- **Work instructions**: Reproduce the full listing below word for word, leaving out no line.

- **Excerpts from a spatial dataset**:
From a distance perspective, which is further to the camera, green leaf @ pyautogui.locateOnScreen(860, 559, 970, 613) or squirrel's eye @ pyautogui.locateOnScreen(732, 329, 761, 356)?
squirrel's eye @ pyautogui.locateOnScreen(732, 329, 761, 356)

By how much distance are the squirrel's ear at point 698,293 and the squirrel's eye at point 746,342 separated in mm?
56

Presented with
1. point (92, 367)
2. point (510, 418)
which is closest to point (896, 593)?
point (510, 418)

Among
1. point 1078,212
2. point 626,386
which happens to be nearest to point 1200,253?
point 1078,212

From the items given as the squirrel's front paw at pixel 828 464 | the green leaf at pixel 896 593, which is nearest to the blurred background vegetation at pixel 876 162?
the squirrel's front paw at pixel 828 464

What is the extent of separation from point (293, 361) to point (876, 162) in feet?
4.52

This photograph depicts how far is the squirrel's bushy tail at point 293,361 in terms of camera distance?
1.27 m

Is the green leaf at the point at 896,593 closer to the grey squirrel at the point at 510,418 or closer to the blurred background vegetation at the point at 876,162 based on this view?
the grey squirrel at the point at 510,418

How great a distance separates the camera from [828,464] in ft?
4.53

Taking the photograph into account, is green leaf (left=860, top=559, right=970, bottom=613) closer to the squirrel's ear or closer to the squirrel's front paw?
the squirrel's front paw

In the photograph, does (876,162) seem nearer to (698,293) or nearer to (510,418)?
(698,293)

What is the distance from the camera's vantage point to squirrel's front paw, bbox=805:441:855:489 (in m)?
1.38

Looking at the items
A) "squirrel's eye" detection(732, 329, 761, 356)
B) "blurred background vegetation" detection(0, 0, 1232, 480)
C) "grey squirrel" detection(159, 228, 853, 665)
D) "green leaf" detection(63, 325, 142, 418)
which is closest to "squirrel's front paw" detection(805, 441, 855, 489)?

- **Output**:
From a distance perspective, which is further to the camera, green leaf @ pyautogui.locateOnScreen(860, 559, 970, 613) or squirrel's eye @ pyautogui.locateOnScreen(732, 329, 761, 356)?
squirrel's eye @ pyautogui.locateOnScreen(732, 329, 761, 356)

By how much distance are the squirrel's ear at point 698,293 and the squirrel's eye at point 746,342 separated in mm?
56

Presented with
1. point (92, 367)
2. point (510, 418)
which is closest to point (896, 593)?
point (510, 418)

Among
1. point 1078,212
2. point 626,386
which happens to be nearest to point 1200,253?
point 1078,212

From the items given as the squirrel's front paw at pixel 828 464 | the green leaf at pixel 896 593, which is nearest to the blurred background vegetation at pixel 876 162?
the squirrel's front paw at pixel 828 464

What is the extent of separation from point (293, 361) to point (876, 162) in feet?
4.52

This photograph depicts how far is the squirrel's bushy tail at point 293,361 in terms of camera distance?
1.27 m

Is the green leaf at the point at 896,593 closer to the grey squirrel at the point at 510,418 or closer to the blurred background vegetation at the point at 876,162 based on this view?
the grey squirrel at the point at 510,418

How great a distance separates the camera from [828,464] in ft?
4.53

Taking the photograph into account, is green leaf (left=860, top=559, right=970, bottom=613) closer to the squirrel's ear or closer to the squirrel's front paw?
the squirrel's front paw

In the photograph, does (876,162) seem nearer to (698,293) or nearer to (510,418)?
(698,293)

What is the distance from the camera's vantage point to squirrel's front paw, bbox=805:441:855:489 (in m)?
1.38

Looking at the items
A) "squirrel's eye" detection(732, 329, 761, 356)
B) "blurred background vegetation" detection(0, 0, 1232, 480)
C) "grey squirrel" detection(159, 228, 853, 665)
D) "green leaf" detection(63, 325, 142, 418)
which is closest to "squirrel's front paw" detection(805, 441, 855, 489)?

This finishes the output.